Tuberin (TSC2) is a tumor suppressor gene. At the cellular level, tuberin is required as a critical regulator of cell growth, neuronal differentiation (Soucek, T., Holzl, G., Bernaschek, G., and Hengstschlager, M. (1998) Oncogene 16, 2197-2204), and tumor suppression (Crino, P. B., and Henske, E. P. (1999) Neurology 53, 1384-1390). Here we report a critical role for tuberin in late stage myeloid cell differentiation. Tuberin strongly augments transforming growth factor (TGF)-beta1 signal transduction pathways, including SMAD activation.
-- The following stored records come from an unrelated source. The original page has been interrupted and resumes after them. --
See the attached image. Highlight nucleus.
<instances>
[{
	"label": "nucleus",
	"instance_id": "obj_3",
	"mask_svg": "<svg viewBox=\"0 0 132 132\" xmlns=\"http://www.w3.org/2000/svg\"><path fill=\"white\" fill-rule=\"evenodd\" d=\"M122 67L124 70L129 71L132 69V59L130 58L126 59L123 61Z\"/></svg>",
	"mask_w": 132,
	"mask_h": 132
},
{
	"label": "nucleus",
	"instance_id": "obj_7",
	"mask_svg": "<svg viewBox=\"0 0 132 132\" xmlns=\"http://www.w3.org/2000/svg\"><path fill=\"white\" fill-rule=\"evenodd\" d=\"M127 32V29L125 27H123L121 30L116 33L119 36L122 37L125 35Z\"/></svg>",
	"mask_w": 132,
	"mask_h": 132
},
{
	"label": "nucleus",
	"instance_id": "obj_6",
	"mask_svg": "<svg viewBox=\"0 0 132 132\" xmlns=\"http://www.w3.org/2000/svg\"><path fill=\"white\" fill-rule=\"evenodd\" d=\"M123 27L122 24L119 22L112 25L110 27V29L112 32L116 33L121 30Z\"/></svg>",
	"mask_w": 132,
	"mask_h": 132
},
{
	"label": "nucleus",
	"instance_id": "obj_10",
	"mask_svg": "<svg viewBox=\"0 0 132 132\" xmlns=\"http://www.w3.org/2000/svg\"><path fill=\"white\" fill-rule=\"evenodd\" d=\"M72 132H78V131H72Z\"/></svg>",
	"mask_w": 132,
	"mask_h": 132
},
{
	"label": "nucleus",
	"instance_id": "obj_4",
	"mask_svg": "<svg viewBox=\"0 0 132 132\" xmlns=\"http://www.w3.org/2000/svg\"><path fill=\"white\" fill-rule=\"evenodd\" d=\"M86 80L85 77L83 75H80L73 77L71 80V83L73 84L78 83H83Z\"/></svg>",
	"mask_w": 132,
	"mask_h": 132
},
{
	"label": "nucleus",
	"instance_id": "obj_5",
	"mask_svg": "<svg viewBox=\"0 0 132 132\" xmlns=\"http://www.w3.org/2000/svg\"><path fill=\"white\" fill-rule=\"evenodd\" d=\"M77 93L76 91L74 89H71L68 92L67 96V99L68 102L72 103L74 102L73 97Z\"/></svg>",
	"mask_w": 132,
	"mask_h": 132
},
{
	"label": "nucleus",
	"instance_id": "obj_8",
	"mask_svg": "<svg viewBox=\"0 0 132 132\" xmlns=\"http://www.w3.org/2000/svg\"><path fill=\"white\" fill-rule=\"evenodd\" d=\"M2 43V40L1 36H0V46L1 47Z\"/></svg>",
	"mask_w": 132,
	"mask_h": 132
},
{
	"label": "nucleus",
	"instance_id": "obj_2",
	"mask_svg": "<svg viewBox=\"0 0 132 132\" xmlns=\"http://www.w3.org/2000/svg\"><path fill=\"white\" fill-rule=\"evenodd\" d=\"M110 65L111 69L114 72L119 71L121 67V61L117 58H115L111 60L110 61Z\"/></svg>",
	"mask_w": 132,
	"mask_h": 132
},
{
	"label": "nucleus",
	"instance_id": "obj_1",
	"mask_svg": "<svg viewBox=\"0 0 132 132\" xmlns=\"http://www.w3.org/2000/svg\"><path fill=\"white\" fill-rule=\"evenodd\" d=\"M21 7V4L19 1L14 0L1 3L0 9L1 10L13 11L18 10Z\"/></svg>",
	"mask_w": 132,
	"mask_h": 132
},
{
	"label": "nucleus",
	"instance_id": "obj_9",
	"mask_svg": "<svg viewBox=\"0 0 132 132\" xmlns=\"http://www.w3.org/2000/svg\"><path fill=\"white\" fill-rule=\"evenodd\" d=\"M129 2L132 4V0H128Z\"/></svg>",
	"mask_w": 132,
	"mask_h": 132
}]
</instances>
We also demonstrate that the amino-terminal region of tuberin interacts specifically with the MH2 domain of SMAD2 and SMAD3 proteins to regulate TGF-beta1-responsive genes such as p21(CIP). Inhibition of tuberin expression by Tsc2 antisense greatly reduces the ability of TGF-beta to transcriptionally regulate p21(CIP), p27(KIP), and cyclin A leading to an abrogation of the antiproliferative effects of TGF-beta1. Also, inhibition of tuberin expression during stimulation of monocytic differentiation with vitamin D-3 and TGF-beta1 significantly impaired myeloid cell growth inhibition and differentiation. Together, the data demonstrate the presence of a novel activation process following TGF-beta1 stimulation that requires tuberin-dependent activity.